» **Problem description**:
Please return, word for word, the stretch of the material from the line containing "Looking at the" through the line containing "4. point (570, 291)", with both of those lines included. Leave the pictures out of your answer.

━━━━━━━━━━━━━━━━━━━━━━━━━━━━━━

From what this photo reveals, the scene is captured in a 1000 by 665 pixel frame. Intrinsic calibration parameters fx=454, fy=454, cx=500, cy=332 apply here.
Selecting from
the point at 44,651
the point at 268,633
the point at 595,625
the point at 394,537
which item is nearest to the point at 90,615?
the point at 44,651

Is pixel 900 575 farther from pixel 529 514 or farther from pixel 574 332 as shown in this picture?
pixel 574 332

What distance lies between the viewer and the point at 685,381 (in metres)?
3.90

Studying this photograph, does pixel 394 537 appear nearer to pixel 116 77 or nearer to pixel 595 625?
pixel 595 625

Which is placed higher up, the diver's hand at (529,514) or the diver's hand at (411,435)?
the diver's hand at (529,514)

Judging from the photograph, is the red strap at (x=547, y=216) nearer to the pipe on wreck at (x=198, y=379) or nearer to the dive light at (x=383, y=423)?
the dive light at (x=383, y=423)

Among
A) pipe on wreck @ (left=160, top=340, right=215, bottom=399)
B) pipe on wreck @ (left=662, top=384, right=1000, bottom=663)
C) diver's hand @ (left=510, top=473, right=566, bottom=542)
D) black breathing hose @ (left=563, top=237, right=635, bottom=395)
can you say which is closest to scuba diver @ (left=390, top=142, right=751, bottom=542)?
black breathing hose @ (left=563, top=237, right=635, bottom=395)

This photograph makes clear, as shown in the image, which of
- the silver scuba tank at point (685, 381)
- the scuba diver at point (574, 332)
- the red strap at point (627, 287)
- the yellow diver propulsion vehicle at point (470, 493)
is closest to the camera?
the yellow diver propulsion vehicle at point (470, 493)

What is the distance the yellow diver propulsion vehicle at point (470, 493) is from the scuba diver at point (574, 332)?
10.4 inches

━━━━━━━━━━━━━━━━━━━━━━━━━━━━━━

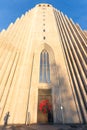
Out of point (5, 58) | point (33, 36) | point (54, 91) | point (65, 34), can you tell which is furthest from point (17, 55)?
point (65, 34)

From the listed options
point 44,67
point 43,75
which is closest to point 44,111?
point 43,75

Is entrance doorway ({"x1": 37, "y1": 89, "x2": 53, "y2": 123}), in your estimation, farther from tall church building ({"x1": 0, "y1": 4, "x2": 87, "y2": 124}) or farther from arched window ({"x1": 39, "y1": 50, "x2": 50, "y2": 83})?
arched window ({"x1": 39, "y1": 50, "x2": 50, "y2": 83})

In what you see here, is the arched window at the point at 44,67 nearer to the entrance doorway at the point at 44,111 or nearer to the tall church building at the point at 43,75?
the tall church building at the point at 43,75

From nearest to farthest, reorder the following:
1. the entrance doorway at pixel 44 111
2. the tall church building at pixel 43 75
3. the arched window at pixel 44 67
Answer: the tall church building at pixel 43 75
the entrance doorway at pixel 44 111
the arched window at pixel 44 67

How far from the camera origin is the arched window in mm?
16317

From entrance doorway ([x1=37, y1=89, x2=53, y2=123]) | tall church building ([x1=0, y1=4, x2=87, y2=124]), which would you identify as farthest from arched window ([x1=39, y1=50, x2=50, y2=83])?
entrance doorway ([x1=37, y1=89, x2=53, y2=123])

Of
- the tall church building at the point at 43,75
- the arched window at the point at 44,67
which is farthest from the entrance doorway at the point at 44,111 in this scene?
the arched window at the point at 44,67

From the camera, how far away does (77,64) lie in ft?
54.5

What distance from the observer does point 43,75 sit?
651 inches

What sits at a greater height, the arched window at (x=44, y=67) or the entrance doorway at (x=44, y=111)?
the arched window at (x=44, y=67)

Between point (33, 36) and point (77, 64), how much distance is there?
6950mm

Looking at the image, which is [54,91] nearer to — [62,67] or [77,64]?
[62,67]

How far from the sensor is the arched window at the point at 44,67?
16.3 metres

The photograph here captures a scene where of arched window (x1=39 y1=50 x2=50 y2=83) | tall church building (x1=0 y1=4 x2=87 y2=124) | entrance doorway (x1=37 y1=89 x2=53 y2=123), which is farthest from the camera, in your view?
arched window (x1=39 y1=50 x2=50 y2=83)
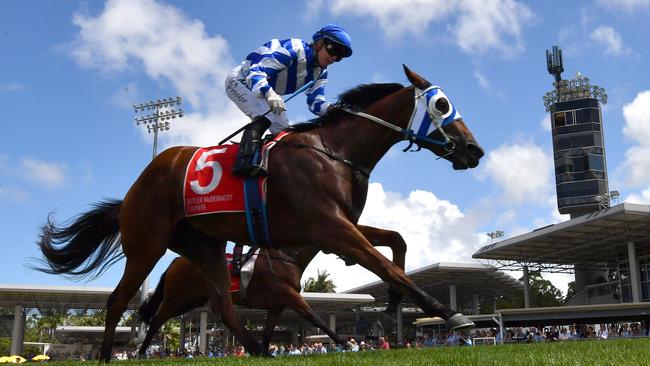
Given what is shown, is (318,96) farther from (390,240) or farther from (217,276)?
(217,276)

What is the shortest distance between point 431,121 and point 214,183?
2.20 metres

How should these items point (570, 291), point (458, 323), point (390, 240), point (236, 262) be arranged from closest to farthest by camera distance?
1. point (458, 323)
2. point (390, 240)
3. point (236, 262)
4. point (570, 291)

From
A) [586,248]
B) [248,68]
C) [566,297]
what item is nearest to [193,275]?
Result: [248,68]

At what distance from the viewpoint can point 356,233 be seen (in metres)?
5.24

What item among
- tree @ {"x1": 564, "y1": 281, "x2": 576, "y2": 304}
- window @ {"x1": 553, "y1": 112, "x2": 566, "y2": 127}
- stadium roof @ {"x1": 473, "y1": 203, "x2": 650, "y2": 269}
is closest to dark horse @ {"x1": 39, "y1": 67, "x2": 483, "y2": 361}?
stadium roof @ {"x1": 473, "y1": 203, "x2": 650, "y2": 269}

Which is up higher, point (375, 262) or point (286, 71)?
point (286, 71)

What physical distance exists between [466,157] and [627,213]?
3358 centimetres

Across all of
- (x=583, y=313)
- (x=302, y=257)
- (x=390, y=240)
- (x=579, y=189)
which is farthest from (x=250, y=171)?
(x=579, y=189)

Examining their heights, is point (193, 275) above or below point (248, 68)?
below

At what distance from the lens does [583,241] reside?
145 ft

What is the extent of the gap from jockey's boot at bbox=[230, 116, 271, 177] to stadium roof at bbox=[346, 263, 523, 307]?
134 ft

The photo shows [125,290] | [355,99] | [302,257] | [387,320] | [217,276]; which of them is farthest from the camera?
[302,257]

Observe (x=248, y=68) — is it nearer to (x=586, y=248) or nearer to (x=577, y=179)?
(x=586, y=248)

━━━━━━━━━━━━━━━━━━━━━━━━━━━━━━

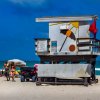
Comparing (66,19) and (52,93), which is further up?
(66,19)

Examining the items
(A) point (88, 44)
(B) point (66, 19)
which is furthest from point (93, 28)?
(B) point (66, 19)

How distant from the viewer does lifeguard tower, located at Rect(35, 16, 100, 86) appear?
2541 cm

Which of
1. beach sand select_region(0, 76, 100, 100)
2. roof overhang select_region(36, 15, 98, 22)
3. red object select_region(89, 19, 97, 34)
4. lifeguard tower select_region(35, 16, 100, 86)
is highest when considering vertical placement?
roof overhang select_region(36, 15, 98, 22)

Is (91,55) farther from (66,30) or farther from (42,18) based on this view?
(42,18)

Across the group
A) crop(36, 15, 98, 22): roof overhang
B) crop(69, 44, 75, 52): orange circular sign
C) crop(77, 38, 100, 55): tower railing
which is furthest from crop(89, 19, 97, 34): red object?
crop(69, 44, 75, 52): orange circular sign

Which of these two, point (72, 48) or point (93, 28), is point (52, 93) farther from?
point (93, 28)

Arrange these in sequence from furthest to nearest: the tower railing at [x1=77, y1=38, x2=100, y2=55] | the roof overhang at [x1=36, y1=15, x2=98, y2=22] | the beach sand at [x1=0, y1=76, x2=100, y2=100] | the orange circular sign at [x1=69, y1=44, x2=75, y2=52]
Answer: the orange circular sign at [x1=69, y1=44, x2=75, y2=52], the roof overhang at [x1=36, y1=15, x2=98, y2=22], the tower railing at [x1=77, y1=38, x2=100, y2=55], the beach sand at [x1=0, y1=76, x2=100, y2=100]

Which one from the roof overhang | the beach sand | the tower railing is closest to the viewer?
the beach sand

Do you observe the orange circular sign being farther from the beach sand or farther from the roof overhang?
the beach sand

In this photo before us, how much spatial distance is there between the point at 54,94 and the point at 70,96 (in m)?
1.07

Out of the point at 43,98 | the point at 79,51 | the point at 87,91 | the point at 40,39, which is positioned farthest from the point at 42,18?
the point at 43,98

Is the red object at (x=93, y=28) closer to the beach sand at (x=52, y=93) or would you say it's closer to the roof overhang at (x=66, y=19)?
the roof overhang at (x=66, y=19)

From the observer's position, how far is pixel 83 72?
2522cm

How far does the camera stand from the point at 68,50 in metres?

━━━━━━━━━━━━━━━━━━━━━━━━━━━━━━

» **Task response**:
Looking at the image, which is [54,91] nearer to — [62,67] or [77,64]?
[62,67]

How far from the sensor is the arched window at the point at 44,67?
16.3 metres

The photograph here captures a scene where of arched window (x1=39 y1=50 x2=50 y2=83) | tall church building (x1=0 y1=4 x2=87 y2=124) | entrance doorway (x1=37 y1=89 x2=53 y2=123), which is farthest from the camera, in your view?
arched window (x1=39 y1=50 x2=50 y2=83)
Given what is shown, is (318,96) farther from (390,240) or farther from (217,276)?
(217,276)

What is the shortest distance between point 431,121 and point 214,183?
2.20 metres

How should these items point (570, 291), point (458, 323), point (390, 240), point (236, 262) be arranged from closest to farthest by camera distance?
1. point (458, 323)
2. point (390, 240)
3. point (236, 262)
4. point (570, 291)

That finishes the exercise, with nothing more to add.